Monday, April 4, 2011

The Hairy Ape (Summary & Analysis)

The Hairy Ape

Summary & Analysis

Plot

The play tells the story of a brutish, unthinking laborer known as Yank, as he searches for a sense of belonging in a world controlled by the rich. At first Yank feels secure as he stokes the engines of an ocean liner, and is highly confident in his physical power over the ship's engines. However, when the weak but rich daughter of an industrialist in the steel business refers to him as a "filthy beast," Yank undergoes a crisis of identity. He leaves the ship and wanders into Manhattan, only to find he does not belong anywhere—neither with the socialites on Fifth Avenue, nor with the labor organizers on the waterfront. Finally he is reduced to seeking a kindred being with the gorilla in the zoo and dies in the animal's embrace.

Scene by Scene Synopsis

The play is divided into 8 scenes.

Scene 1
Takes place in the fireman's forecastle of a cruise ship, where they sleep. Their racks resemble the bars of a cage. They are sailing from New York, where Yank and the other firemen are talking and singing drunkenly. Yank is shown to be a leader among them. Other featured characters are Long, a socialist, and Paddy, a particularly drunken Irishman.

Scene 2
Takes place on the deck, where Mildred Douglas (the rich girl) and her aunt are talking. They are almost constantly arguing.

DATA ENTRIES

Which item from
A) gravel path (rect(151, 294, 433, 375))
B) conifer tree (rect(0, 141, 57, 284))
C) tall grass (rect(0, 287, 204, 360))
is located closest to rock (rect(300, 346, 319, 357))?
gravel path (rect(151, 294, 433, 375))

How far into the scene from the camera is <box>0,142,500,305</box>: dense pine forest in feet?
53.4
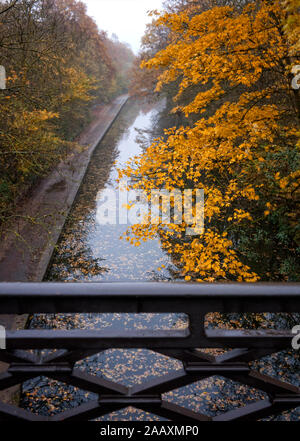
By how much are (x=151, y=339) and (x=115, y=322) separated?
6.28m

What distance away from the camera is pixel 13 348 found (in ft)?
5.43

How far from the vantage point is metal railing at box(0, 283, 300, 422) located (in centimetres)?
154

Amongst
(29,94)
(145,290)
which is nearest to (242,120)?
(29,94)

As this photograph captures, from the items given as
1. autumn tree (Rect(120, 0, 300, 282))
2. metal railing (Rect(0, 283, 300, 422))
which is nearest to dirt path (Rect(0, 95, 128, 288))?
autumn tree (Rect(120, 0, 300, 282))

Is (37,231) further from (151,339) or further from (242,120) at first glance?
(151,339)

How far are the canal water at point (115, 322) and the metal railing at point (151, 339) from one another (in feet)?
11.3

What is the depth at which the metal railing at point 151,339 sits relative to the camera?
1.54 meters

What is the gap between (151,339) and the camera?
5.42 ft

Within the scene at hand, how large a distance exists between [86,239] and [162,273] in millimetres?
3610

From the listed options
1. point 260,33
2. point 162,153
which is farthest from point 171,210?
point 260,33

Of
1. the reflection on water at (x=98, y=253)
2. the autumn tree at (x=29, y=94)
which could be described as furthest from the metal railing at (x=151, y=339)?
the autumn tree at (x=29, y=94)

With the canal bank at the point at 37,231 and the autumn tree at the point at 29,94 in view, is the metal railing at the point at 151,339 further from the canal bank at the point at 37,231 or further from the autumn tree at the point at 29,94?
the autumn tree at the point at 29,94

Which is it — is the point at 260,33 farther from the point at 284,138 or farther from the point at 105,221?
the point at 105,221
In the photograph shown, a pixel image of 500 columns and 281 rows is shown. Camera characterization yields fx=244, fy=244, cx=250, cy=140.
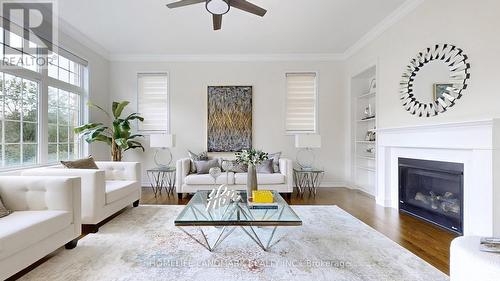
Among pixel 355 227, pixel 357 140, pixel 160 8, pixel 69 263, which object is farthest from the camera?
pixel 357 140

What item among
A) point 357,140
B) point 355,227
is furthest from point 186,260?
point 357,140

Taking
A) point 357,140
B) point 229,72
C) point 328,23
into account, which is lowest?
point 357,140

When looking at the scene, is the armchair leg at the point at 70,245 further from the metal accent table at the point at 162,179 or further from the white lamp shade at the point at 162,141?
the metal accent table at the point at 162,179

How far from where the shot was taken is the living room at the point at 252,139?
6.97 feet

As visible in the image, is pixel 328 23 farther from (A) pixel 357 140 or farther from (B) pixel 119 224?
(B) pixel 119 224

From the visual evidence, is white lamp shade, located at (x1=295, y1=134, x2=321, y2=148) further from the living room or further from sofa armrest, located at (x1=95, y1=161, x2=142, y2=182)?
sofa armrest, located at (x1=95, y1=161, x2=142, y2=182)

CHALLENGE 1
According to the play summary, into how many scenes is the play divided?
CHALLENGE 2
Return the lines of the listing exactly, from the line containing "How far from where" through the end of the listing.

WRITTEN SOLUTION 1
Eight scenes.

WRITTEN SOLUTION 2
How far from where the shot was taken is the living room at the point at 252,139?
6.97 feet

As visible in the image, is pixel 328 23 farther from (A) pixel 357 140 or farther from (B) pixel 119 224?
(B) pixel 119 224

From the visual evidence, is white lamp shade, located at (x1=295, y1=134, x2=321, y2=148) further from the living room or further from sofa armrest, located at (x1=95, y1=161, x2=142, y2=182)?
sofa armrest, located at (x1=95, y1=161, x2=142, y2=182)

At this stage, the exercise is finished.